Galbraith Attacks Pseudo-Keynesianism

Economist James Galbraith attacks false Keynesianism in an article for The American Conservative (interesting venue for Dr. Galbraith).

an excerpt:"And Thorstein Veblen, in The Theory of Business Enterprise, in 1904, explained what the sound principle underlying it all was. The bottom of the matter was emotional: “Depression is primarily a malady of the affections of the business men. … Any proposed remedy, therefore, must be of such a nature as to reach this emotional seat of the trouble. … What is required is a business coalition … loosely called a ‘trust’.

There you have it: business people need to be in charge. And more than that: they need to feel in charge. Anything else is fundamentally unsound.

That is what made Keynes insufferable. It wasn’t that as a young man he liked boys.
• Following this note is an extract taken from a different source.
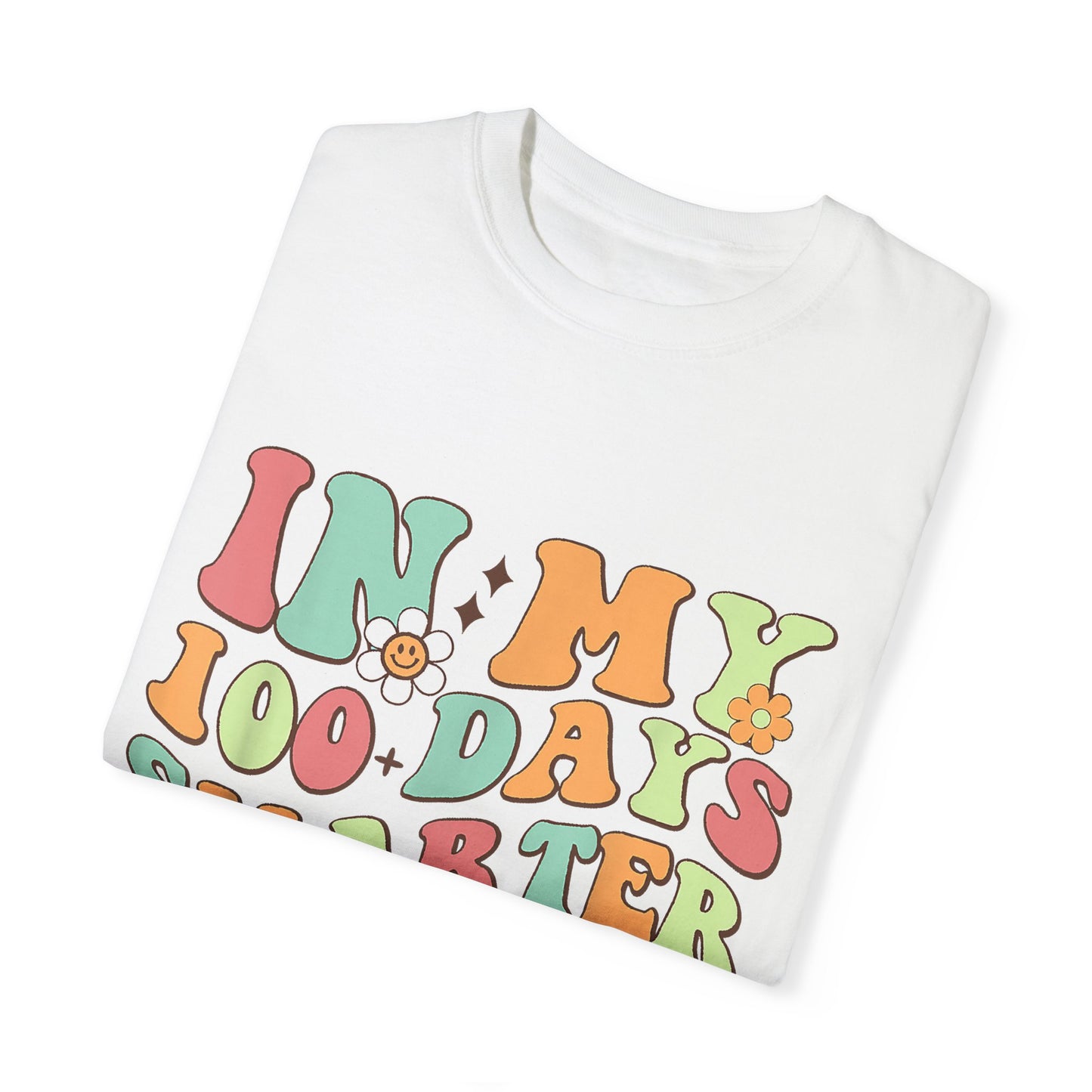 In My 100 Days Smarter Era Unisex Garment-Dyed T-shirt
It wasn’t that he taught that that thrift is a vice, or that savings are pathological, that deficits are helpful, that debt is necessary, that interest rates should be kept low, that the economy should be run at full employment for the good of all. It wasn’t even his reference at the end of The General Theory to the “euthanasia of the rentier.”

No, it was the fact that Keynesian policy required Keynes. And if Keynes were in charge, then the captains of industry could not be. Larry Summers is not Keynes. But he did give the impression, for a while, of running the show. This was a fatal error. It was the impression of making policy that business and the Tea Party could not stand. A better policy would not have been better liked".